This week, Arizona’s Department of Administration agreed to pay the legal tab of four ex-employees of the Public Safety Personnel Retirement System (PSPRS).
The ex-employees are being sued by a real estate investment firm, Troon, for “defaming” the firm by raising questions about how it values assets.
The employees quit PSPRS last year in protest of the allegedly inflated real estate valuations.
The fact that the government is footing the ex-employees’ private legal bills has divided observers into two camps: the camp that believes the public shouldn’t be obligated to cover private legal bills, and the camp that thinks the state is doing a service to whistle-blowers who tried to expose misconduct within the pension system.
Here’s an editorial from the Arizona Republic editorial board, which falls into the latter camp:
It is hard to fathom that four highly educated, highly paid employees of the state’s pension system for first responders would quit their jobs in protest if they didn’t see something that raised serious concerns.
And so it is right that the state that employed them should protect them now that they are under heavy legal fire.
Last year, three investment managers and the in-house counsel for the Public Safety Personnel Retirement System made a powerful statement: They could no longer work for a system they believed had gone rogue.
The four unwittingly made themselves targets for legal action by asking serious and difficult questions about the valuation of the trust’s real-estate investments managed by Desert Troon.
They wanted to know whether the PSPRS used inflated real-estate values for Troon-managed investments to trigger bonuses.
Troon manages large swaths of trust real estate in Arizona, Colorado, Texas and Utah. In return, the trust has paid Troon at least $12 million per year. And Troon enjoys a minority-ownership stake.
As reported by The Republic’s Craig Harris, Troon-managed properties are among the poorest-performing real-estate investments for the system in recent years.
Lost value from the Troon-managed real estate is adding to the larger problem of a pension system for police and firefighters that is short more than half the money it needs to fund current and future retirement payments for those enrolled.
The trust also manages pension systems for public officials and correctional officers. Those funds, along with the others, creak under an unfunded liability of $7.78 billion.
After PSPRS investment managers Anton Orlich, Mark Selfridge and Paul Corens and in-house counsel Andrew Carriker quit their jobs, they found themselves defendants in a Troon lawsuit accusing them of engaging in a conspiracy to defame senior management at the company and the pension system.
The legitimacy of the four men’s concerns will play out over time, but those concerns can’t be called frivolous. They’ve led to a federal criminal investigation into the PSPRS. And a federal grand jury has gone after 100 trust documents, many involving Troon-related real-estate investments.

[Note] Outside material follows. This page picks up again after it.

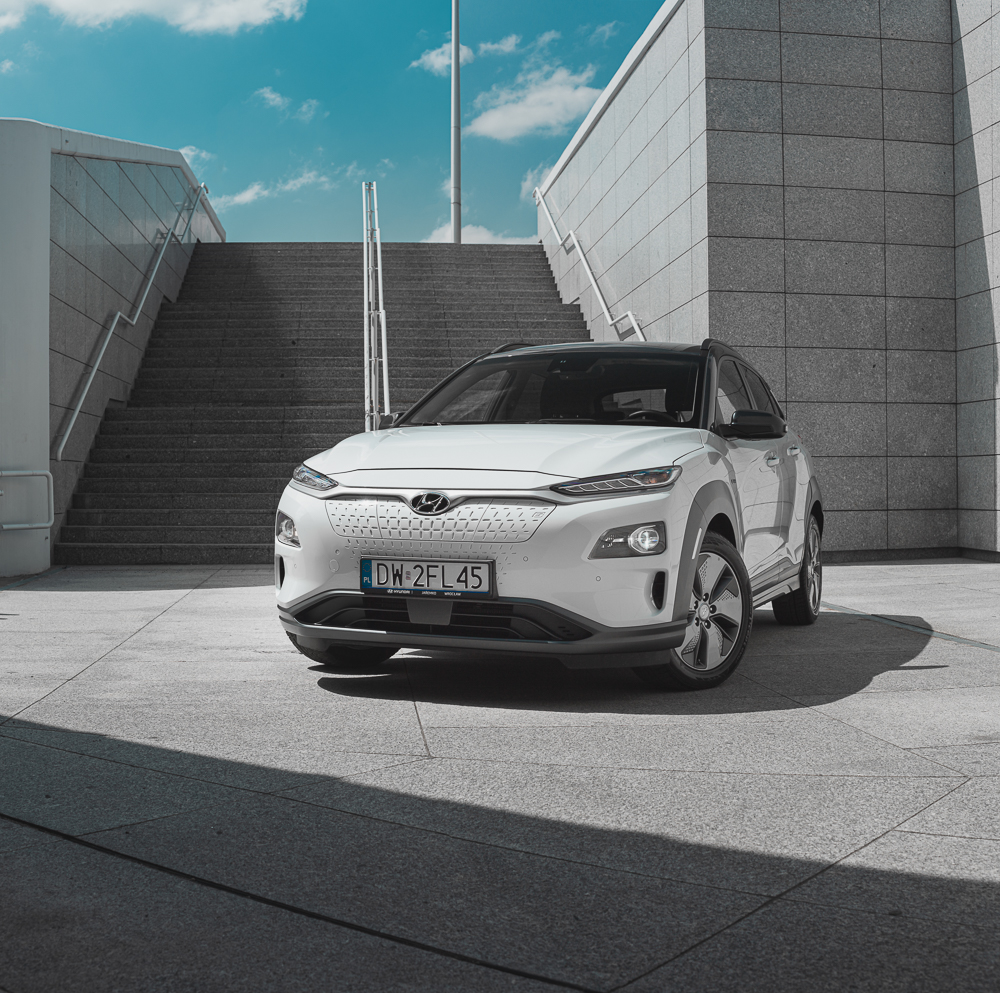 mgstudio-hyundai-kona-electric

The former employees have paid dearly for sounding the siren on the state’s pension system. Legal bills have stacked up, and until recently, they did not know how much financial and emotional strain they would have to bear, given they were sued after they left the PSPRS.
Fortunately, the state has affirmed it will cover their legal defense, and there are no financial limits to that coverage. In fact, the state is required to provide legal defense for current or former employees when sued for “acts within the course and scope of employment.”

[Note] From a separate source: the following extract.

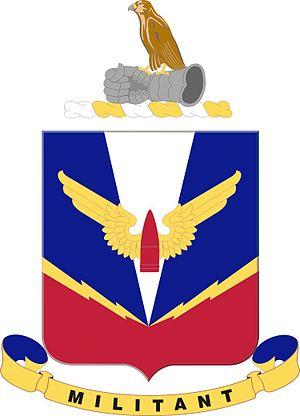 Coats of arms of U.S. Air Defense Artillery Regiments - Air Defense Artillery School device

Without that protection, Arizona would be compelling silence in its employees who perceive wrongdoing in the workplace. It would also make whistle-blowers susceptible to punitive lawsuits meant to shut them up.
Unless we’re looking at the unfathomable, and these four former employees were motivated by malice when they quit their jobs, they did something courageous and decent that requires the state of Arizona to have their backs.